Texto fornecido =>
┄┄┄┄┄┄
Refletindo além, muitos enfrentaram essa jornada – a ainda
hoje repetem – a pé, em cima do lombo de um animal, de caminhão ou ônibus. Antes,
impossível, tamanha quantidade de fiéis, juntos, conseguiriam fazer comboios com
seus carros luxuosos para se acomodarem em suítes, com banheiros privativos. O
que suponho, sendo que ouvi algumas histórias contadas por minha mãe, é que
ocorria uma excursão estilo mutirão. Ao unir forças, a mobilização de cada um
impactaria no resultado para todos. Uns levavam frango com farofa; outros
preparavam os pães; os doces e quitandas não poderiam ser esquecidos; as
crianças se organizavam para levar – ou criar – alguns brinquedos, ou ainda,
planejavam como poderiam se divertir, após a reza e o pensamento na Virgem
Santa. Cada detalhe era pensado com antecedência, solicitando para o motorista
do caminhão muito zelo, que deveria preparar o veículo com alguma lona para prevenir
do sol ou da chuva. Se o meio de transporte fosse a jardineira, excluindo a tal
cobertura, ainda o cuidado com os pneus, freios, testando a marcha e se a
direção não estaria com folga. Se necessário fosse, o mecânico faria os devidos
ajustes com a inspeção cuidadosa do condutor. E todos oravam por ele.
Marcos Almeida
Ao fundo a Passarela de Aparecida
1986
Sabe-se que alguns romeiros, chegando ao destino, providenciavam de imediato o cumprimento de alguma promessa. Mães providenciavam e acendiam velas da mesma altura dos seus filhos; pais preocupados com as lavouras e nas possíveis pragas, rogavam de joelhos e apresentavam suas ofertas monetárias; rebentos sonhando em serem felizes ou, ainda, pensando em algum amor cultivado, imaginavam realizar o casório naquela igreja (ou onde fosse possível) em data não tão distante. Era costume, para muitos casais católicos, dirigirem-se à cidade paulista para as juras de amor eterno, aos pés da Santa encontrada milagrosamente no Rio Paraíba. Voto correspondido, a expectativa era ser abençoado e protegido, com a reciprocidade de Deus, pela intercessão de Nossa Senhora.
┄┄┄┄┄┄
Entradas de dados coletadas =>
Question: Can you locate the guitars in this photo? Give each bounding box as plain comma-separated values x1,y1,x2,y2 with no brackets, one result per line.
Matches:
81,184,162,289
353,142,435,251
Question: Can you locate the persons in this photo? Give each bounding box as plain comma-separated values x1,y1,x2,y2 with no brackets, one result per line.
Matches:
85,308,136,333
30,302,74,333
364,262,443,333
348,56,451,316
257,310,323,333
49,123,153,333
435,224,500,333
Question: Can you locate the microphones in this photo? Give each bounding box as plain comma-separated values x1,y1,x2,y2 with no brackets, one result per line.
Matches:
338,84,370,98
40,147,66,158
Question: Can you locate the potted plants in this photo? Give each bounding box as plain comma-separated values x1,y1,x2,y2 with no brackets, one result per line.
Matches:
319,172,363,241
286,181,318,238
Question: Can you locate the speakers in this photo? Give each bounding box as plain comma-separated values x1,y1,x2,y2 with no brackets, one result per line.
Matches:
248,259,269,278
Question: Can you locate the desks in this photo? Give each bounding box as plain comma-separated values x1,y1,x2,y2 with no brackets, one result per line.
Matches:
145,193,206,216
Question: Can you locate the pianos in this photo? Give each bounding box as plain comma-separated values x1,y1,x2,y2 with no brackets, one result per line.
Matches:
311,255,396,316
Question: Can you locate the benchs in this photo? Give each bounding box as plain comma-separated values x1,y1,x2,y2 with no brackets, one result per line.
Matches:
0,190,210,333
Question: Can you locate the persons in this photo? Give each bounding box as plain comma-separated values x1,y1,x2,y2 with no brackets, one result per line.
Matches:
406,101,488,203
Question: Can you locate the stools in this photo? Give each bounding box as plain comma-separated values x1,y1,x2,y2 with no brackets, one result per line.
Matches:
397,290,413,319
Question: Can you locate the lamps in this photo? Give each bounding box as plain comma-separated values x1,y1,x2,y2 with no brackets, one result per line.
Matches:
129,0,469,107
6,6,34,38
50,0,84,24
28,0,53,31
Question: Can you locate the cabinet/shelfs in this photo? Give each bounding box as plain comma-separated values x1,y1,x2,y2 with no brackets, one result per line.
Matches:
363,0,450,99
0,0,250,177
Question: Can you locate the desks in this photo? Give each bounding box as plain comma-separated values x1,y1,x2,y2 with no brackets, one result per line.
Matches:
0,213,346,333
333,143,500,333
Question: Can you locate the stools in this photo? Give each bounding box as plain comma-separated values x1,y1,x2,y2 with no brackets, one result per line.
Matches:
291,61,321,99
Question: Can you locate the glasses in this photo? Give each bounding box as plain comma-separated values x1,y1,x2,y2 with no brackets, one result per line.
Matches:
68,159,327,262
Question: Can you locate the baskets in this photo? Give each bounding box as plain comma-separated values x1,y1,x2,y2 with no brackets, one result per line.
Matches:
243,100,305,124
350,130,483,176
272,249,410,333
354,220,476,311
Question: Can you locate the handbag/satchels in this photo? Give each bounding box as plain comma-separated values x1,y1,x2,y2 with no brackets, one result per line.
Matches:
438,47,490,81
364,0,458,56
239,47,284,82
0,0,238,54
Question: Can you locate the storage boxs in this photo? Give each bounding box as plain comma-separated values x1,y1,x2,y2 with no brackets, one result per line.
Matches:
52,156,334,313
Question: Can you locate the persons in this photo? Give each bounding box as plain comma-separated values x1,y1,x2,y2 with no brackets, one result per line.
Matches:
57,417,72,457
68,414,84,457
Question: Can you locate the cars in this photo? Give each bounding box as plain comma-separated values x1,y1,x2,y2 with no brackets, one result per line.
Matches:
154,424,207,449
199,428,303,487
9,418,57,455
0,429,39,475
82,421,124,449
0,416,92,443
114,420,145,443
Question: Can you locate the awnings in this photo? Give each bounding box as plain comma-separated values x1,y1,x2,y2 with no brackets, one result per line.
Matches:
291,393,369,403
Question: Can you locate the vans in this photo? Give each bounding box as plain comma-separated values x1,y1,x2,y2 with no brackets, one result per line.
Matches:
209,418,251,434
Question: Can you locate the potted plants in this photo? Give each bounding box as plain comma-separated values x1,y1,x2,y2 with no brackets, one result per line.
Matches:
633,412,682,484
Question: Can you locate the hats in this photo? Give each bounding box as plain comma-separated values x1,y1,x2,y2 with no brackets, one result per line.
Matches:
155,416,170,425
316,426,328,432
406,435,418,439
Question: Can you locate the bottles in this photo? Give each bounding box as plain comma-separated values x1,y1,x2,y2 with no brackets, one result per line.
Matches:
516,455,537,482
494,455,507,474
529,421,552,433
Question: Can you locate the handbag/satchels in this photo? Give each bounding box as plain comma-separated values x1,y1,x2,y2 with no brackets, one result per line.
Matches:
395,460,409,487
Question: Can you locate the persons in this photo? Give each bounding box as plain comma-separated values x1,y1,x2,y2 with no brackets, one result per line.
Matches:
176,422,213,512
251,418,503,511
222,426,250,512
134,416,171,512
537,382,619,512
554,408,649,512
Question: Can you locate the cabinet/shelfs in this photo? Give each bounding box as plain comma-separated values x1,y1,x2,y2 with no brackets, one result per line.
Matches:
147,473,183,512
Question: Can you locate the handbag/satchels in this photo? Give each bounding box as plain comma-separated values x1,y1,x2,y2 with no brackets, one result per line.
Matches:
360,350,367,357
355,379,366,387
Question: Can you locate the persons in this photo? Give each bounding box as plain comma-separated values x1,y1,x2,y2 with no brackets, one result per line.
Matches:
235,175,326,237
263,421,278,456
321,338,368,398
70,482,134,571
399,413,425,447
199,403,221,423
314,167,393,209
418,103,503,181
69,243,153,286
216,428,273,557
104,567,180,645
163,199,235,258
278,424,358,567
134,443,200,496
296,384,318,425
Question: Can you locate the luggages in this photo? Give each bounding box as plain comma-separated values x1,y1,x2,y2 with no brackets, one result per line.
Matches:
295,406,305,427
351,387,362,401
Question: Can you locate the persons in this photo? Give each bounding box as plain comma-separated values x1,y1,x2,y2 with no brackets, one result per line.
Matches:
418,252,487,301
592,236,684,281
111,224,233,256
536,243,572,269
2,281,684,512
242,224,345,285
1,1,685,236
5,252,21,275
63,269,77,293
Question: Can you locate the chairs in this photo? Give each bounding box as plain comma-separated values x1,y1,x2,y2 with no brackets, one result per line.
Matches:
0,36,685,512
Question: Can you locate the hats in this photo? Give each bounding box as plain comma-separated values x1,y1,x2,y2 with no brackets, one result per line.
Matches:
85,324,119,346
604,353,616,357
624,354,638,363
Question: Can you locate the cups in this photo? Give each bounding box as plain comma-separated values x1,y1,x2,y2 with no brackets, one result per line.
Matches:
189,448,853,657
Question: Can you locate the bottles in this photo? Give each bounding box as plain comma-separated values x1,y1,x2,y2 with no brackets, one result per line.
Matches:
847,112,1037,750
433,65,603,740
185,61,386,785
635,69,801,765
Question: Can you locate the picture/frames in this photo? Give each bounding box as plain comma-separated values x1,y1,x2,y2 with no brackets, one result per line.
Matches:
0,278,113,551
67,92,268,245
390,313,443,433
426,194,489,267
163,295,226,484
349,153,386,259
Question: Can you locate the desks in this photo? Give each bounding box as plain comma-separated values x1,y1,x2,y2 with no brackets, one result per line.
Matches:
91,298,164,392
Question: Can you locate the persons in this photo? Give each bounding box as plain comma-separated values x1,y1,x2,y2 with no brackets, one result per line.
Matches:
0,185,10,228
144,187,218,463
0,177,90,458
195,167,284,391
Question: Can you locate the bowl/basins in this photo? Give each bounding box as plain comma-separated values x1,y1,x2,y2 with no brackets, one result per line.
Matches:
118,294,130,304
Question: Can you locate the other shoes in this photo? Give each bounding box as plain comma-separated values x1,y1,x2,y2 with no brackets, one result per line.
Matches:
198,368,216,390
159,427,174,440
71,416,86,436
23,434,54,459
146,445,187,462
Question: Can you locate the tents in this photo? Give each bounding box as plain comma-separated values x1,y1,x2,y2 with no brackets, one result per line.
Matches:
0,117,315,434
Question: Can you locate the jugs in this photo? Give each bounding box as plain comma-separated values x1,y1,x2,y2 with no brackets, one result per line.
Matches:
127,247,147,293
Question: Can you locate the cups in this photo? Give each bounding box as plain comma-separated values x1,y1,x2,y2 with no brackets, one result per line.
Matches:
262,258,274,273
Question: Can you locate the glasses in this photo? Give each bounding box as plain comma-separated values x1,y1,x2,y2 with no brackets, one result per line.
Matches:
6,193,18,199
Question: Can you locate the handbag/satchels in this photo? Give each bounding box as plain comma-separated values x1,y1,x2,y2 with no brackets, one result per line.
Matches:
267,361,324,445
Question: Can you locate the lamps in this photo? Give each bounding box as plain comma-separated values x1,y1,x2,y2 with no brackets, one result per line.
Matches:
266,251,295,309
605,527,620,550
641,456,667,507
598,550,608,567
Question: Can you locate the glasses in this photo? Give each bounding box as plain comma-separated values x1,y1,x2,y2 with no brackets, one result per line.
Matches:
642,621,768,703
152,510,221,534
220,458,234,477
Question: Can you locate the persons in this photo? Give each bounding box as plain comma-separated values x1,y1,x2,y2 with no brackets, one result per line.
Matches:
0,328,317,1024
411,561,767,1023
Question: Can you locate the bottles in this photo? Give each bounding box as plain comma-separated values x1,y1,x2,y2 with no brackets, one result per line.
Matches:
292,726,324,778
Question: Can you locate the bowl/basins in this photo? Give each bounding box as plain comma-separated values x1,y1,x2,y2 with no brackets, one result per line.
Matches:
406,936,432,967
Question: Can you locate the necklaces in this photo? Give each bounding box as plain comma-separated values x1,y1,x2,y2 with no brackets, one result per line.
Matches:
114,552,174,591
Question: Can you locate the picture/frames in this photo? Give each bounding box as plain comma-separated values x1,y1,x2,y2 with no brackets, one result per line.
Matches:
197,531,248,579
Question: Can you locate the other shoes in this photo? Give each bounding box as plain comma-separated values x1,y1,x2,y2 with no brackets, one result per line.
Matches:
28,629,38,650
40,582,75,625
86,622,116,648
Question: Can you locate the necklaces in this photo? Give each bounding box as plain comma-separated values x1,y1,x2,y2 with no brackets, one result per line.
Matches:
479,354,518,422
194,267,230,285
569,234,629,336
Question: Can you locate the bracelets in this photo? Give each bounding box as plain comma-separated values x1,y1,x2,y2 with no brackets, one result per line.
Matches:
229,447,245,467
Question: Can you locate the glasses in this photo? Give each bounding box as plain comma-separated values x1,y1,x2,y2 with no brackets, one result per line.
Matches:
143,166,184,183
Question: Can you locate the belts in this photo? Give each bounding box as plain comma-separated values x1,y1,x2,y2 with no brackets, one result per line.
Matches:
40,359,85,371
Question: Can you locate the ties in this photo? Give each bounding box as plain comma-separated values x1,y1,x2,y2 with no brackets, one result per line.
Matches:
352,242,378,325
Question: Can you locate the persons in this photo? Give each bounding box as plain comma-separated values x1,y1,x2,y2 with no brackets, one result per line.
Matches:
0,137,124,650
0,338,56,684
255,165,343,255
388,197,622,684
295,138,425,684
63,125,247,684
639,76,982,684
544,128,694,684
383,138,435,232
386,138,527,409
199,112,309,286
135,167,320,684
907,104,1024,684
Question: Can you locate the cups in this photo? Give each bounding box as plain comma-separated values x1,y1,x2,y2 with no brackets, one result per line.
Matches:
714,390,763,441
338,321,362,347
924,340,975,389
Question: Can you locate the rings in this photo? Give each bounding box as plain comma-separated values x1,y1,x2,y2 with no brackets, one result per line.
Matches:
┄┄┄┄┄┄
Instruções do exercício =>
Responda com base no texto sobre os romeiros:
(a) Com o que o motorista do caminhão deveria preparar o veículo, e para quê?
(b) O que as mães acendiam ao chegar ao destino?
(c) Em que rio a Santa foi encontrada?
As linhas de dados não são necessárias para esta atividade.

Resposta do problema =>
(a) Com alguma lona, para prevenir do sol ou da chuva.
(b) Velas da mesma altura dos seus filhos.
(c) No Rio Paraíba.